My Mind is Racing…Do One Thing


too-many-directions

 

It happens every morning after my kids head off to school. I turn on my computer, load my browser and my preset tabs open up for my email accounts and social media. Overnight I’ve received several emails that request replies, and alerts about social media messages, likes, comments, and shares. Before I know it I’m sucked in and can’t escape the mass distraction and throughout the day the tabs stay open in case something urgent pops up.

In my email inbox, I’ve joined tons email lists from the top influencers in different fields and I’m listening to all this advice about email lists, sales pages, marketing strategies, content strategy, product development, e-books, content upgrades, downloadable bribes, minimum viable products, webinars, summits, online courses, podcast interviews, blog posts, guest posts, social media schedulers, affiliate links, and the list goes on. My head is spinning. Where do I start? Which one will grow my list? Which one will be the key to unlocking the rest like some domino effect? One coach says one thing, but another guru says another, which is ultimately contradicted by another sherpa.

I’m doing little things in multiple directions and it’s not working. Recently, I came across some very sound advice that was just to focus on one thing. Do one thing at a time. I know that I start tons of little projects, especially for language learning, and after a few days or a few obstacles I lose momentum and stop. These goals seem great and I know every week there’s some new great idea that I come up with and people who know me will listen and acknowledge that it may be interesting and worth trying, but what I really  need to hear right now is…stop! Put the brakes on because my mind is racing and it’s getting a little out of control.

I’ve heard the anecdote about Warren Buffet and Bill Gates having a meal together and agreeing that their best advice was to do one thing at a time in order to stay focused. And researching that anecdote I just found a post on LinkedIn by Greg McKeown, the author of Essentialism, and without knowing that, I just heard about this book called Essentialism because I was listening to an interview of John Lee Dumas with Shawn Stevenson and John’s wife, Kate, recommended that Shawn read it and then the interviewed discussed the importance of a priority instead of priorities when setting s.m.a.r.t. goals and following plan.

I know this stuff because earlier this year I read Brian P. Moran’s 12-Week-Year and then gave an interview in which I recommended the book and about setting s.m.a.r.t. goals and then even let people know about my crazy idea of learning 52 languages in 52 weeks based on Benny Lewis’ Speak-in-a-Week challenge. I got up to about 12 languages by the end of March before it became unsustainable.

However, knowing something and advocating it are not the same thing as actually doing it. It’s painful to tell students do as I say, not as I do, but that’s essentially what I’m doing. Now I’m looking at a comparison table from Essentialism and I realize I’ve become a non-essentialist who is trying to do too many things, getting frustrated, overwhelmed, exhausted, and ending up doing nothing due to a lack of focus because everything is equally important and a priority.

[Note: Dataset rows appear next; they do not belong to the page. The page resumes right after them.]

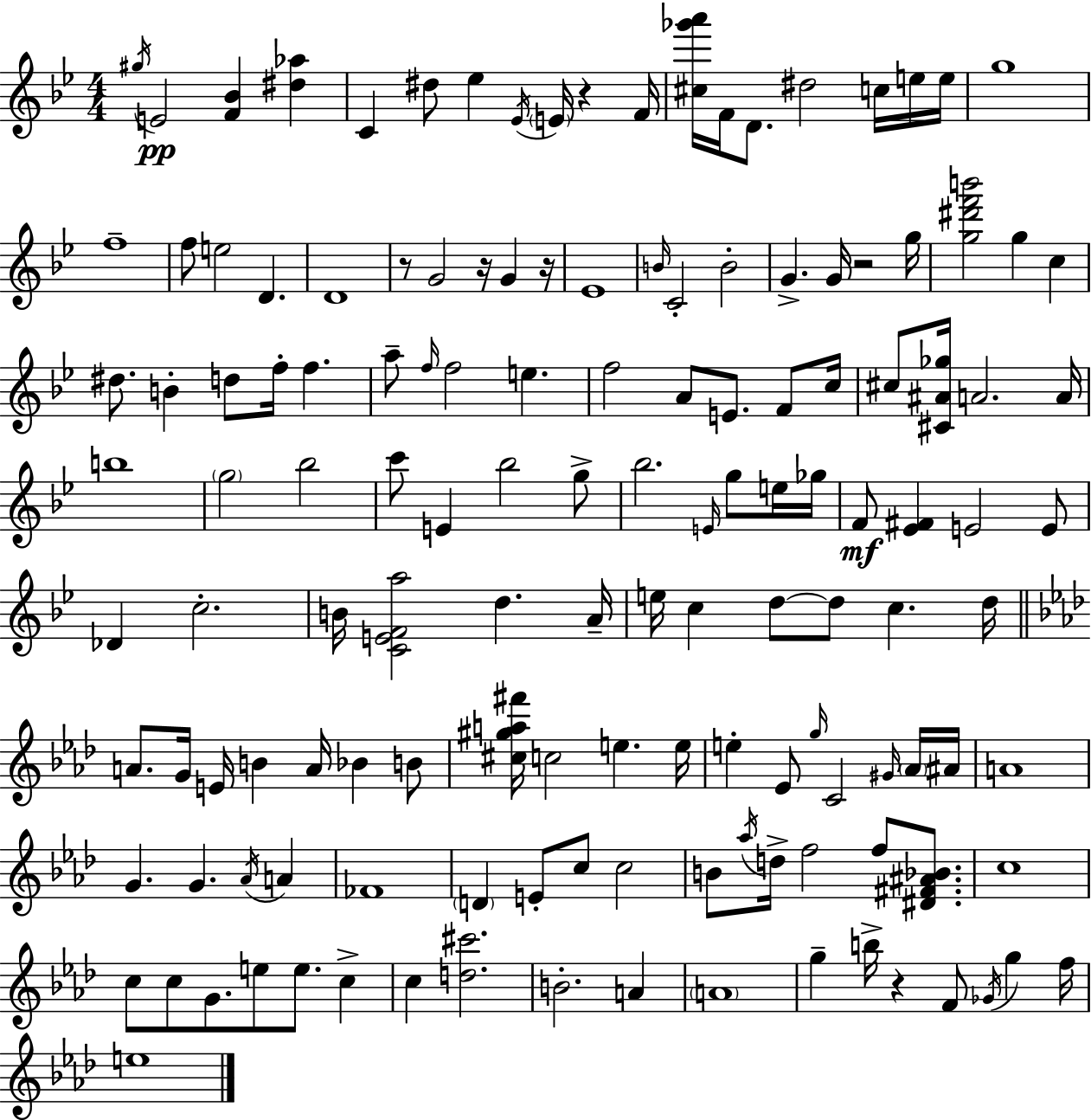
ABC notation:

X:1
T:Untitled
M:4/4
L:1/4
K:Bb
^g/4 E2 [F_B] [^d_a] C ^d/2 _e _E/4 E/4 z F/4 [^c_g'a']/4 F/4 D/2 ^d2 c/4 e/4 e/4 g4 f4 f/2 e2 D D4 z/2 G2 z/4 G z/4 _E4 B/4 C2 B2 G G/4 z2 g/4 [g^d'f'b']2 g c ^d/2 B d/2 f/4 f a/2 f/4 f2 e f2 A/2 E/2 F/2 c/4 ^c/2 [^C^A_g]/4 A2 A/4 b4 g2 _b2 c'/2 E _b2 g/2 _b2 E/4 g/2 e/4 _g/4 F/2 [_E^F] E2 E/2 _D c2 B/4 [CEFa]2 d A/4 e/4 c d/2 d/2 c d/4 A/2 G/4 E/4 B A/4 _B B/2 [^c^ga^f']/4 c2 e e/4 e _E/2 g/4 C2 ^G/4 _A/4 ^A/4 A4 G G _A/4 A _F4 D E/2 c/2 c2 B/2 _a/4 d/4 f2 f/2 [^D^F^A_B]/2 c4 c/2 c/2 G/2 e/2 e/2 c c [d^c']2 B2 A A4 g b/4 z F/2 _G/4 g f/4 e4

So, once again…stop…close my eyes, breathe, count to ten. What is one thing I can do today that will give people value?

Earlier today I received an email from Chelsea Dinsmore of Live Your Legend and one phrase that caught my attention was that “in order to have lasting fulfillment, you have to be doing what you are doing, because you love it, but for a reason greater than yourself.” Nobody cares about me specifically, and rather whatever service I’m providing people, it has to be about them, their needs, their struggles, and giving them true value. I sometimes get too worked up about how, and when to do that instead of just actually doing it, no matter how small or modest or imperfect the contribution is. I get worked up over nothing and as a result I do nothing.

I’ve become passive and reactive instead of having razor-sharp judgment and precise decision-making skills to know which actions will be beneficial and which ones won’t. I second-guess and hesitate. I feel like the rookie president in Designated Survivor. Despite overwhelming evidence, inaction feels like the safest course of action until a 100% certainty comes into play. I read some research about that in the book Made to Stick this week, that when faced with equally compelling options, people pick neither. Life has very little complete certainties. There are many gray areas and the question isn’t about always knowing the answer, but having the right strategies and tools to find the answers when we don’t know them and we need to know who to ask for guidance.

Stop…breathe…focus. Forget all the advice I’m getting bombarded with to do what worked for that person and to just copy their blueprint. I could start out on my own path, which is what they did, and it could take me longer, but isn’t that particular difficult path or road-less-traveled that is full of hard work and constant hustling what defined them as a person and forced them to overcome challenges, setbacks, and to figure out why they stayed in the game and persevered? They’re telling me to take the easy path and to just buy their product that will show me how they did it. Well, that’s too easy. I don’t want to be them. I want to be me.  I don’t own their success. I want to own my own. I want to figure it out on my own. I want to know what is right for me and right for the people I serve. I want to be unique and to be known for how I redefined or reshaped something and turned it on its head, but to be able to do that I have to stop…breathe, and focus on one thing at a time.